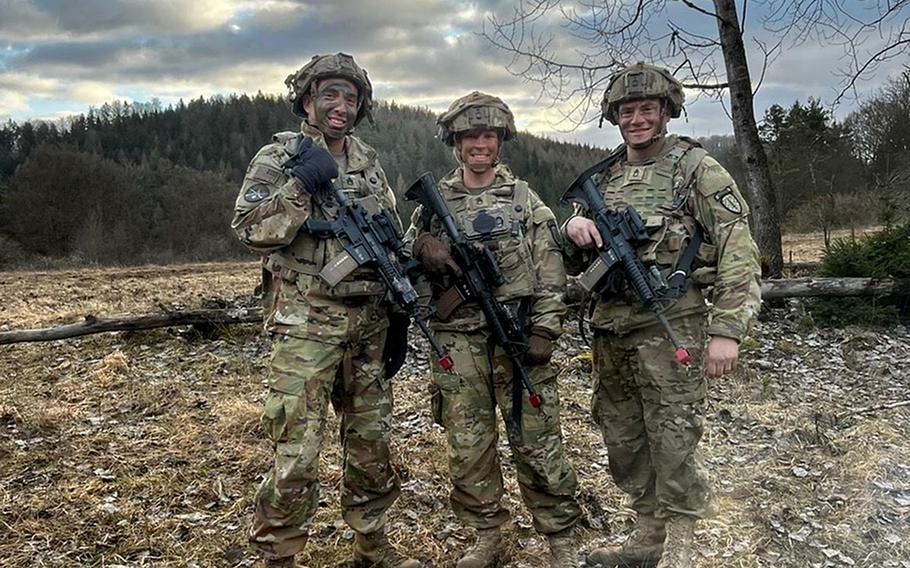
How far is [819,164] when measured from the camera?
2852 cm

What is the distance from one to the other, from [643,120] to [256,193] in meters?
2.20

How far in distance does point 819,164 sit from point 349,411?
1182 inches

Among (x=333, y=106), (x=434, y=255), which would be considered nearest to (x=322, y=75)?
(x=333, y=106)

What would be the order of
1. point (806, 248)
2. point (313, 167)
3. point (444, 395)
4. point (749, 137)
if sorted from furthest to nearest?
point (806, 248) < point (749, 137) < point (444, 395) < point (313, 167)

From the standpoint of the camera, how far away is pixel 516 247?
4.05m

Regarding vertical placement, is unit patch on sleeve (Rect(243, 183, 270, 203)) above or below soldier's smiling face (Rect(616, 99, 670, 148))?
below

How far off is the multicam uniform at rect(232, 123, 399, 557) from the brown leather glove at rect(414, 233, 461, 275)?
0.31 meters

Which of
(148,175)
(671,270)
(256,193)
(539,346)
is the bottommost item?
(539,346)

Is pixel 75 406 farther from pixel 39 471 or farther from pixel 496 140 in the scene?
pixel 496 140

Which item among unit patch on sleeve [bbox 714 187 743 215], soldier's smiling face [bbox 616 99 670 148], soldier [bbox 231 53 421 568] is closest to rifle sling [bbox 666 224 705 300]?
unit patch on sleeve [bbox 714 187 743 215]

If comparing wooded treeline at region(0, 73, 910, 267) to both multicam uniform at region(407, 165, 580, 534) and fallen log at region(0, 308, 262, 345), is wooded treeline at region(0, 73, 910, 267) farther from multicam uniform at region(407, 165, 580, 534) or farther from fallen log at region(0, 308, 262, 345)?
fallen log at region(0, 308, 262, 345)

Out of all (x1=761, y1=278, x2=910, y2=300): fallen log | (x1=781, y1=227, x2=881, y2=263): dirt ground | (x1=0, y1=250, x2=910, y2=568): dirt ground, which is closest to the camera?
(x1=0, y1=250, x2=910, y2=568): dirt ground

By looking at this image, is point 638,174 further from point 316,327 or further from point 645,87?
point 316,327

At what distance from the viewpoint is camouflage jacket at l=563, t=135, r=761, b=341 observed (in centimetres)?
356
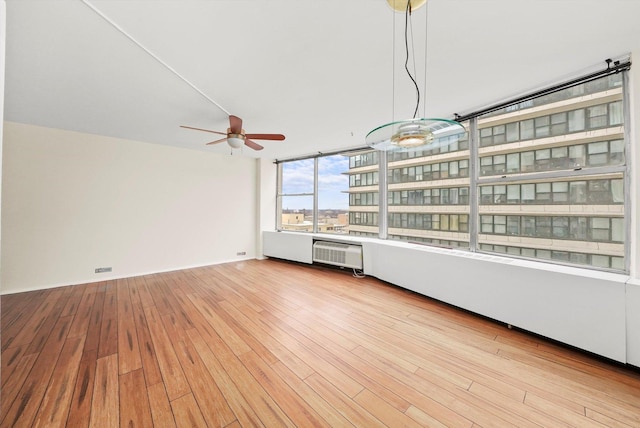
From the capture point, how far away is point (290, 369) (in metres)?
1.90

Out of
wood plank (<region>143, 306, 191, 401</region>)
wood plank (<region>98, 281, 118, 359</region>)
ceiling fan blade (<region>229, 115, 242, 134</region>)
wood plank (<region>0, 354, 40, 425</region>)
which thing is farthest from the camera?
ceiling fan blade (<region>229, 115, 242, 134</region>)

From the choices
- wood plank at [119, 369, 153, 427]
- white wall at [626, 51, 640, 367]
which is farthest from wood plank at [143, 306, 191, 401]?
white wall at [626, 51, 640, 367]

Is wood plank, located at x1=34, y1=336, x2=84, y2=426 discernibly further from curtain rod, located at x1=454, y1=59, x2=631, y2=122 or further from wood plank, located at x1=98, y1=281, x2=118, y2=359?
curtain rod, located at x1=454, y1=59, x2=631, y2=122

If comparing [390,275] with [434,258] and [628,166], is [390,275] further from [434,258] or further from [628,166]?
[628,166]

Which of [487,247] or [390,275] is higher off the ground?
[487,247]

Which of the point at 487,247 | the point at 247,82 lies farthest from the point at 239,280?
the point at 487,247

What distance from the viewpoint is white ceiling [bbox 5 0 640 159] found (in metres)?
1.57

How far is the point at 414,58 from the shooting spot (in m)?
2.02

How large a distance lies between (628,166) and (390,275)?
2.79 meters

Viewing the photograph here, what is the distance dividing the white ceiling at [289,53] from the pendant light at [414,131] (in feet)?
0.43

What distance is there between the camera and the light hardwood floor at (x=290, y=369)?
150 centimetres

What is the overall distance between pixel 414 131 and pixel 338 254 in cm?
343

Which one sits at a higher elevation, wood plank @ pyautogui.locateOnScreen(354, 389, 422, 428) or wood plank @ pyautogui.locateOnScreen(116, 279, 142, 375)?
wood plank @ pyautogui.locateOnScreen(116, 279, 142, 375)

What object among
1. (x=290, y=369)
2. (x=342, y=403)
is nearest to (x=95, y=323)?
═══
The exercise
Please rewrite the items starting with the line with "What distance from the viewpoint is white" and going on through the line with "2.79 meters", swapping "shooting spot" for "camera position" and leaving everything else the same.

Task output
What distance from the viewpoint is white ceiling [bbox 5 0 640 159] found (in metres)?
1.57

How far is the point at 414,58 from the camera position (in m)?
2.02

How large a distance lies between (628,166) and (390,275)?
2.79 meters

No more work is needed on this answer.